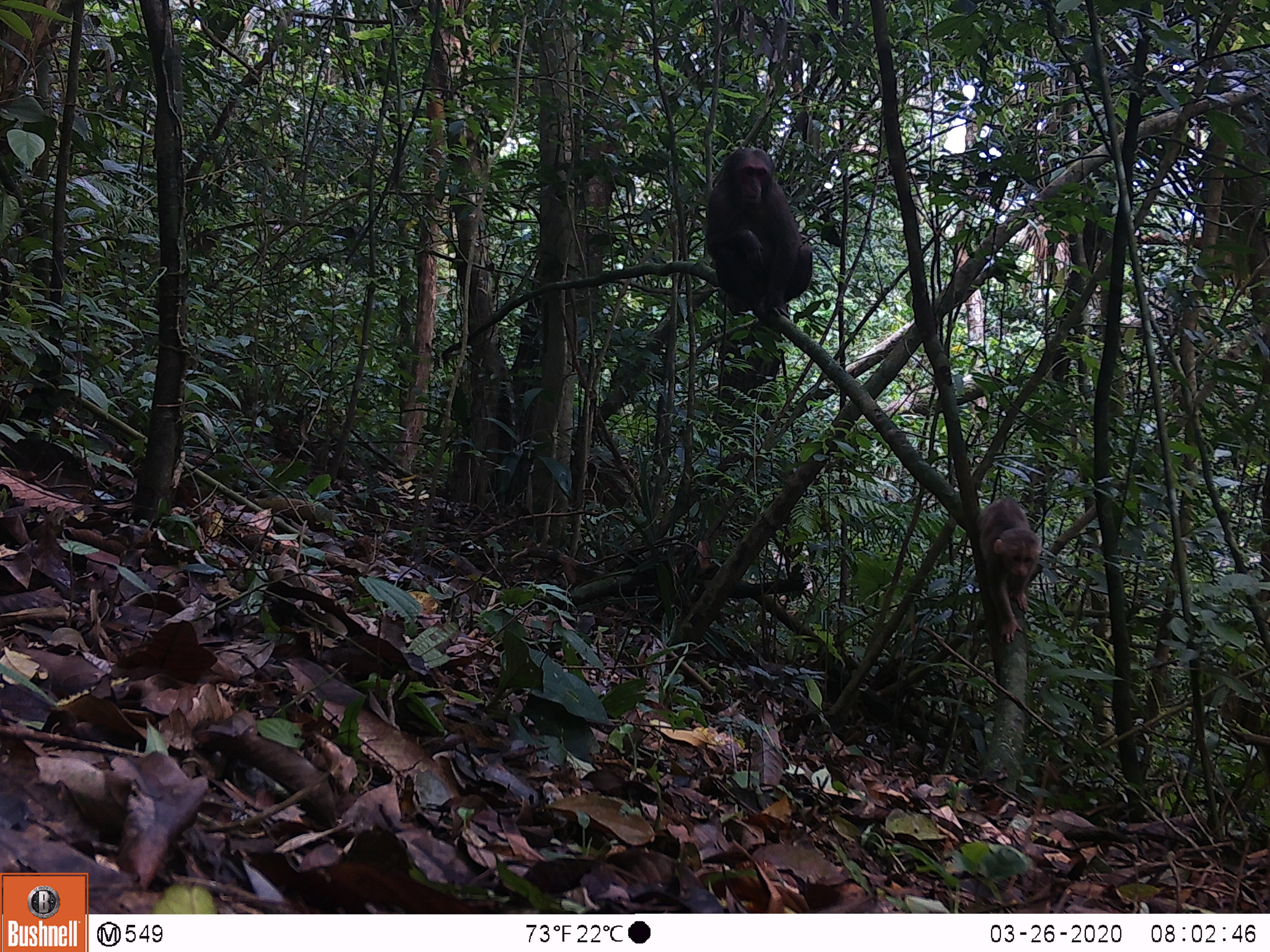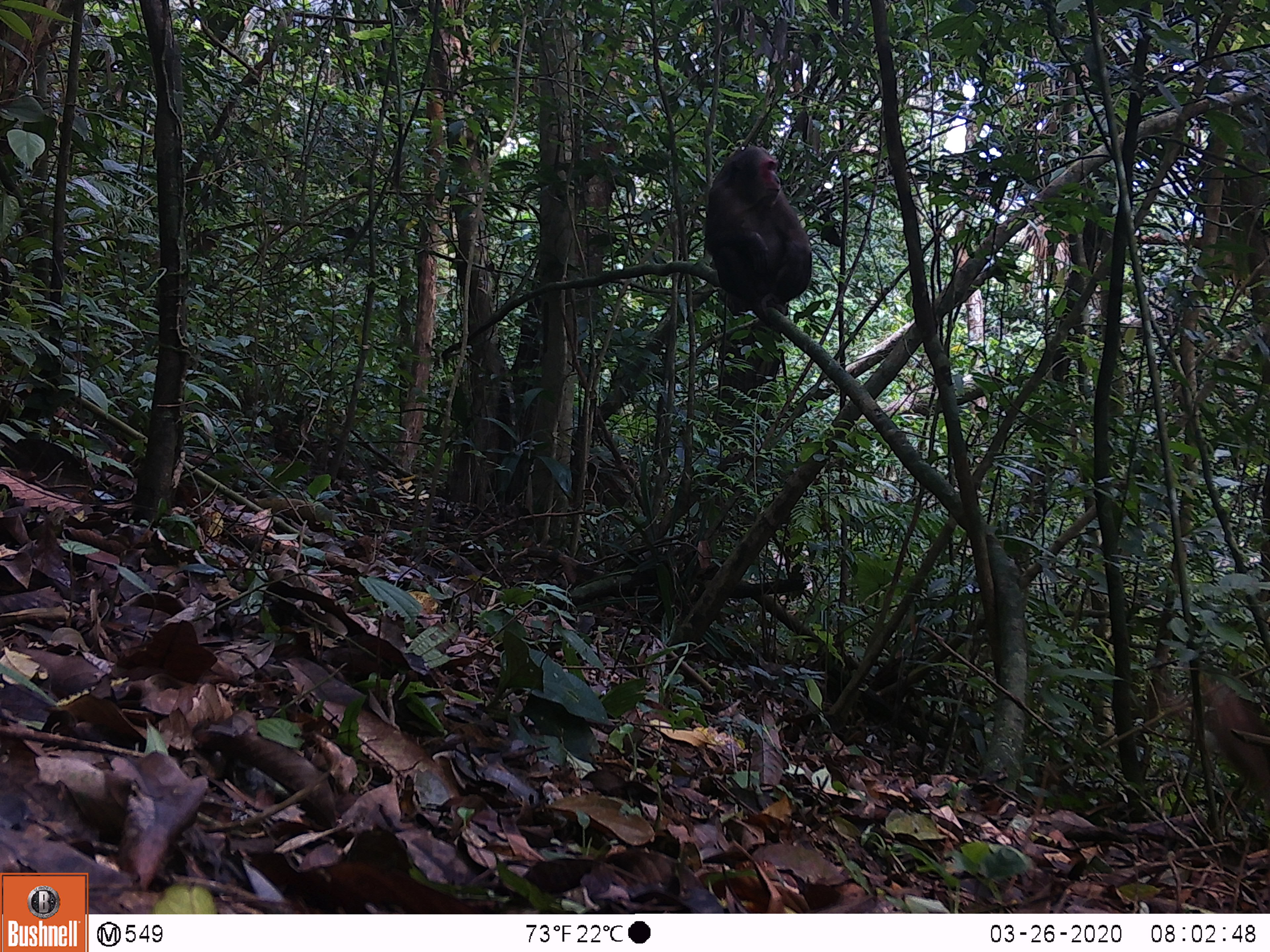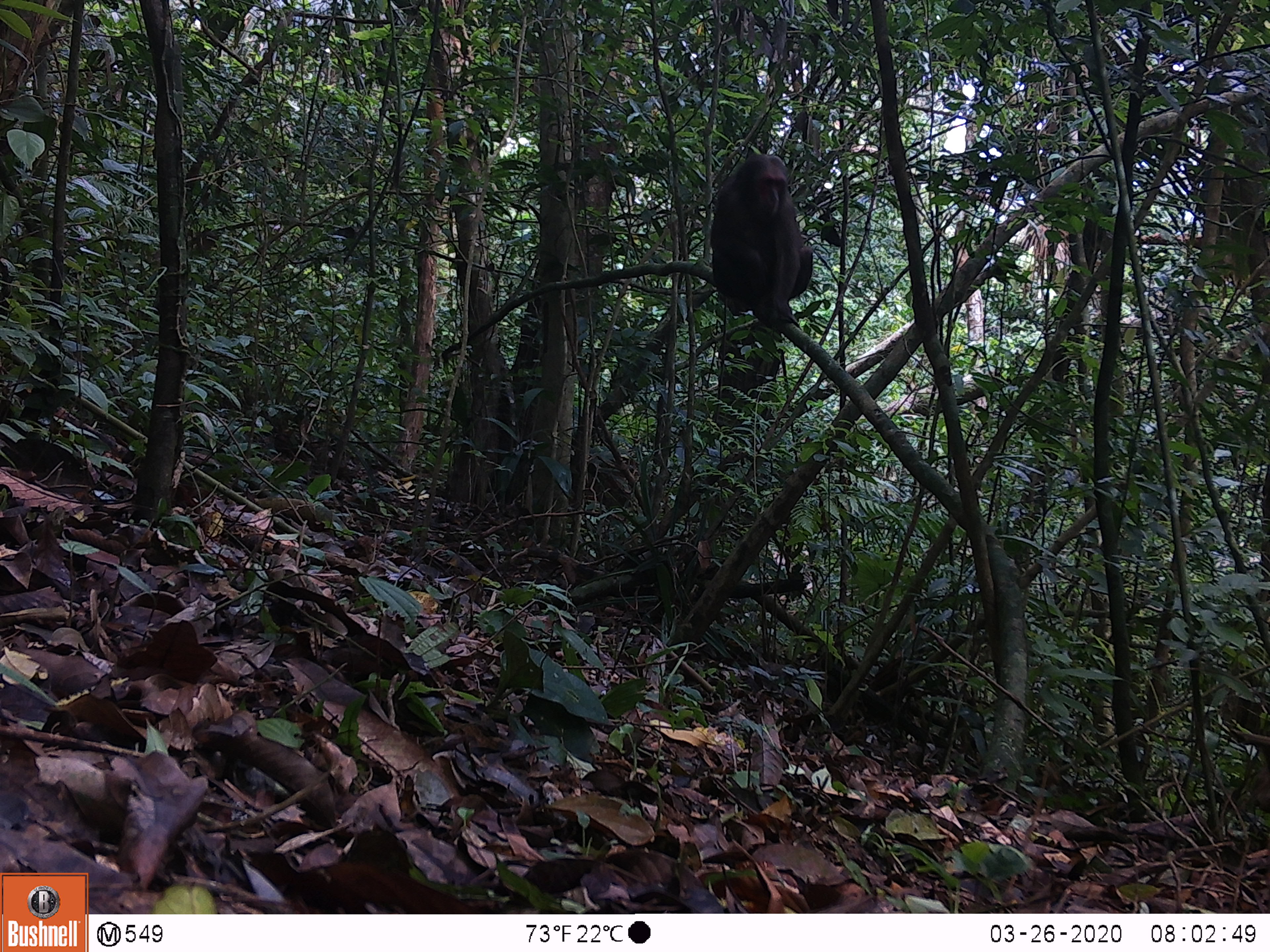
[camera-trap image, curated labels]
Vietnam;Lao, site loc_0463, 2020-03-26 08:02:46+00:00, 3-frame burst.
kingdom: Animalia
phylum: Chordata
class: Mammalia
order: Primates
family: Cercopithecidae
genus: Macaca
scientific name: Macaca arctoides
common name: stump-tailed macaque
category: stump tailed macaque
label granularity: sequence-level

● ● ● ●

WORK TO BE COMPLETED: A word-for-word copy of the entries above is what is needed, without any images.

ANSWER SPACE:
[camera-trap image, curated labels]
Vietnam;Lao, site loc_0463, 2020-03-26 08:02:46+00:00, 3-frame burst.
kingdom: Animalia
phylum: Chordata
class: Mammalia
order: Primates
family: Cercopithecidae
genus: Macaca
scientific name: Macaca arctoides
common name: stump-tailed macaque
category: stump tailed macaque
label granularity: sequence-level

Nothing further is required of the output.